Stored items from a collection
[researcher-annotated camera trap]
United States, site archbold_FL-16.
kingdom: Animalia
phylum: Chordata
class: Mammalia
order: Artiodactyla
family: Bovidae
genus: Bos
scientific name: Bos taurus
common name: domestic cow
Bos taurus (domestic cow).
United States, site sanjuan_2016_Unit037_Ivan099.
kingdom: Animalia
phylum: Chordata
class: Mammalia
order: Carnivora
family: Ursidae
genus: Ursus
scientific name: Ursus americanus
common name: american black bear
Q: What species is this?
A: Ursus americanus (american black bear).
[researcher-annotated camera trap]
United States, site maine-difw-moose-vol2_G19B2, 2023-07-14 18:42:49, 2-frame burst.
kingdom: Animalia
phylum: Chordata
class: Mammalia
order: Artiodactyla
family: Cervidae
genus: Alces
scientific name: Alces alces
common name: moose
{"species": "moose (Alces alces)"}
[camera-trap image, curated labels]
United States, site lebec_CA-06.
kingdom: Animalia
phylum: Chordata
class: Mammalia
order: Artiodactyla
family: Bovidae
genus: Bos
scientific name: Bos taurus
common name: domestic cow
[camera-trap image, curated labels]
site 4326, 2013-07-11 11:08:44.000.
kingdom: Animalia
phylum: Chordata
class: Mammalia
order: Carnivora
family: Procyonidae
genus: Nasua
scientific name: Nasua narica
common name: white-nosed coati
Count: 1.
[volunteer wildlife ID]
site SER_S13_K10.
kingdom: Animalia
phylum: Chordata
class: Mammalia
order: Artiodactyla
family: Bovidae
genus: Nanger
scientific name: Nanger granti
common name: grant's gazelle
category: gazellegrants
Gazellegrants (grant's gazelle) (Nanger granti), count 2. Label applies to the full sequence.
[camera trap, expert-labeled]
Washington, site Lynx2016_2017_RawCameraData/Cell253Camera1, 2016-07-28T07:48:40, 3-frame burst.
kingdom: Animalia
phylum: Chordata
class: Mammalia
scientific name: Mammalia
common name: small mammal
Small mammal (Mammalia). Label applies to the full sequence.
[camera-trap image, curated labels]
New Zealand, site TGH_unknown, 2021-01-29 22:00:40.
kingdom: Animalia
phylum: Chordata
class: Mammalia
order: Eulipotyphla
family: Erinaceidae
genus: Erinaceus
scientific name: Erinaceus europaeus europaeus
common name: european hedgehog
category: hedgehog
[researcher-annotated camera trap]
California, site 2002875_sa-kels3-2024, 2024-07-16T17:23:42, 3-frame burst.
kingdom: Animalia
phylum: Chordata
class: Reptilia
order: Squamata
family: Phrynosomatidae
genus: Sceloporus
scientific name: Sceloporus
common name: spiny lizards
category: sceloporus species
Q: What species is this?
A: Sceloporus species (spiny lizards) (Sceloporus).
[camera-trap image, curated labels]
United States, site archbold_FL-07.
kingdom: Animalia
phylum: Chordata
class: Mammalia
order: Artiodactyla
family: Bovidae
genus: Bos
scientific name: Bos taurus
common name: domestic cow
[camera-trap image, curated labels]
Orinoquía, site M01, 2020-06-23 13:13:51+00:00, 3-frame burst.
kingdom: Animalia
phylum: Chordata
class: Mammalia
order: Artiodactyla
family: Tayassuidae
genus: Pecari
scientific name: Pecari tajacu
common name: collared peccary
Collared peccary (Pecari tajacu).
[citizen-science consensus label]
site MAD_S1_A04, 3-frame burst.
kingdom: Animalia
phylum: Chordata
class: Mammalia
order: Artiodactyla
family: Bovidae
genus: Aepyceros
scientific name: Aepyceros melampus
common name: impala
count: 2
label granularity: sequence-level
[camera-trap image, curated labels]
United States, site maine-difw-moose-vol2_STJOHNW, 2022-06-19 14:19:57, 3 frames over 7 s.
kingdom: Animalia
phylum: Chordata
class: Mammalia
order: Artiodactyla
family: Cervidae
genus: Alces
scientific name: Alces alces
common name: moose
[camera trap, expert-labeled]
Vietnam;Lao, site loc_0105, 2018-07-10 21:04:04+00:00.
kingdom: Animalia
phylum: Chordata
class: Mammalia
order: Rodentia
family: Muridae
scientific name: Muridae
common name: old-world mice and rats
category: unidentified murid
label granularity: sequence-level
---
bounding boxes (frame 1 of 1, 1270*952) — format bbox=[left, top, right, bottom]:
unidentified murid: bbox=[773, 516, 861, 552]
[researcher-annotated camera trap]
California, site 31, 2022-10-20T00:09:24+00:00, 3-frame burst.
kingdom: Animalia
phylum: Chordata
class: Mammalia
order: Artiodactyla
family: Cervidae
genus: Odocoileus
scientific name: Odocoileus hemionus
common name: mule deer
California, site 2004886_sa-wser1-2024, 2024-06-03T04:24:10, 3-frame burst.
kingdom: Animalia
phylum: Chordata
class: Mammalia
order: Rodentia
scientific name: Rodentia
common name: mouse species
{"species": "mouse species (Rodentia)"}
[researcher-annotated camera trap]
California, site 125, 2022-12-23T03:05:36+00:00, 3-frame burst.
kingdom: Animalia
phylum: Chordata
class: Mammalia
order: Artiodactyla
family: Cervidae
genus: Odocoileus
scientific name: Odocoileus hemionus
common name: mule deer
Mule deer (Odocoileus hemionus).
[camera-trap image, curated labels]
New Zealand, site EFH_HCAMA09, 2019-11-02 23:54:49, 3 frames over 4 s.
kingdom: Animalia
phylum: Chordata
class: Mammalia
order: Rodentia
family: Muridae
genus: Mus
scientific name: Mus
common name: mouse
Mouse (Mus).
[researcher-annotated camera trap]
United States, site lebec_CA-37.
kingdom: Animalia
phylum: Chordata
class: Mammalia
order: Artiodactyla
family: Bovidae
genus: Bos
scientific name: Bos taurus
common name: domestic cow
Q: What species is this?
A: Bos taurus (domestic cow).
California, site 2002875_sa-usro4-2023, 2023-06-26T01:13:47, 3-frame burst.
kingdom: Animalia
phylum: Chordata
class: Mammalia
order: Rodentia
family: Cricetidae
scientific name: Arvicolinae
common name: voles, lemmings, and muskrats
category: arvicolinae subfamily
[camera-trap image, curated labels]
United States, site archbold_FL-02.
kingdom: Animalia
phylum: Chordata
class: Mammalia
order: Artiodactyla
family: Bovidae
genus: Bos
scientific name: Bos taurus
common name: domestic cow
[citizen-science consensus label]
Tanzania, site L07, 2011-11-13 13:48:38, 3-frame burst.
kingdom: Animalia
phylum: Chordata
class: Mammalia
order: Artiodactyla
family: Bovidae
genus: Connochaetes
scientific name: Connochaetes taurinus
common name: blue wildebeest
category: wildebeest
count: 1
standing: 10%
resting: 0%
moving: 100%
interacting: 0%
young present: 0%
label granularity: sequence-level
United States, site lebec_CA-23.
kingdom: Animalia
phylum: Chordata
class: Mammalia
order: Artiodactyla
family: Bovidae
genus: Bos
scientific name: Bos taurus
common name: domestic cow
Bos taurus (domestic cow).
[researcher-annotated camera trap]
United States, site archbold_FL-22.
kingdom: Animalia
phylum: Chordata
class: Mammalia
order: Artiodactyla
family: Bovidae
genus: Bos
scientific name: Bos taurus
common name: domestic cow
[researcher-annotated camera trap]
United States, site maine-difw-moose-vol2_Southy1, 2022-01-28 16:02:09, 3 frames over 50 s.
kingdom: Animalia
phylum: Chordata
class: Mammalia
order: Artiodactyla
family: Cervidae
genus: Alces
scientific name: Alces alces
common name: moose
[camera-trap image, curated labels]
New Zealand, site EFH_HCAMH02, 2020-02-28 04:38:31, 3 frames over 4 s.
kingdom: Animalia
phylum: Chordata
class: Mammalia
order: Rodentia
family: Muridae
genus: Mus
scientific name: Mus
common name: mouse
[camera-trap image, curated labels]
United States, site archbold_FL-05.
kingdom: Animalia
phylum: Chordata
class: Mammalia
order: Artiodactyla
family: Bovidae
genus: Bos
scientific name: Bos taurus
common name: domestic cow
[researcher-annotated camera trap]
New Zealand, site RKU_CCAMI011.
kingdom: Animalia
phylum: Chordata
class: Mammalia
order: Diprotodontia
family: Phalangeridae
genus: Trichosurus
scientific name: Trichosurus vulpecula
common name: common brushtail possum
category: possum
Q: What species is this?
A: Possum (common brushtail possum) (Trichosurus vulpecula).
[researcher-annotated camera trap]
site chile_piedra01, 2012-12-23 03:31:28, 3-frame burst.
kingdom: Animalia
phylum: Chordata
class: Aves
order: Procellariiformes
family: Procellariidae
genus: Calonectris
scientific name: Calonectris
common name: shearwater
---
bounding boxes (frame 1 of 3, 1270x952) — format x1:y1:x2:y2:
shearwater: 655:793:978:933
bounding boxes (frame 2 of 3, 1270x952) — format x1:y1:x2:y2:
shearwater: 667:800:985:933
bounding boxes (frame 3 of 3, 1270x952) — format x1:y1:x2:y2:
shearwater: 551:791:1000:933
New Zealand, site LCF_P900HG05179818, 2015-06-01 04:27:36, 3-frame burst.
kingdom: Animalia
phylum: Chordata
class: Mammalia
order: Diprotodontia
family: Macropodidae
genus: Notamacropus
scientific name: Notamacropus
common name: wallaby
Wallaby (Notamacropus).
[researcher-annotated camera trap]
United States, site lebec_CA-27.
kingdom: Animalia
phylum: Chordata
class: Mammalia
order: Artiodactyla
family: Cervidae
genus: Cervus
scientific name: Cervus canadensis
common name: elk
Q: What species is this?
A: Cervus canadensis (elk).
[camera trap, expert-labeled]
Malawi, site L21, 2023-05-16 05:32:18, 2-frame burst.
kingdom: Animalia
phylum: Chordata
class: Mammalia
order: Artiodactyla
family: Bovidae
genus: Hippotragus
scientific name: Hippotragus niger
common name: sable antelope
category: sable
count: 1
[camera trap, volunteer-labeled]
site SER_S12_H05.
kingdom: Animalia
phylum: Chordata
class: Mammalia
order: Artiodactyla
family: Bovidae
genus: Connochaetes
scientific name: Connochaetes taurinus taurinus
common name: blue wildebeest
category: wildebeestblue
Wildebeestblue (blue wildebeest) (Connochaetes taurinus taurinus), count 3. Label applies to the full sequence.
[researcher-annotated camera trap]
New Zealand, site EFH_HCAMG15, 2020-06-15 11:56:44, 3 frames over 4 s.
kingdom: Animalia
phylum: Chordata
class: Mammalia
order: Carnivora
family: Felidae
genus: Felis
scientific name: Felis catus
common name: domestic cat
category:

◆ PROBLEM ◆
Look through the data and show every line containing "over".

◆ RESPONSE ◆
United States, site maine-difw-moose-vol2_STJOHNW, 2022-06-19 14:19:57, 3 frames over 7 s.
New Zealand, site EFH_HCAMA09, 2019-11-02 23:54:49, 3 frames over 4 s.
United States, site maine-difw-moose-vol2_Southy1, 2022-01-28 16:02:09, 3 frames over 50 s.
New Zealand, site EFH_HCAMH02, 2020-02-28 04:38:31, 3 frames over 4 s.
New Zealand, site EFH_HCAMG15, 2020-06-15 11:56:44, 3 frames over 4 s.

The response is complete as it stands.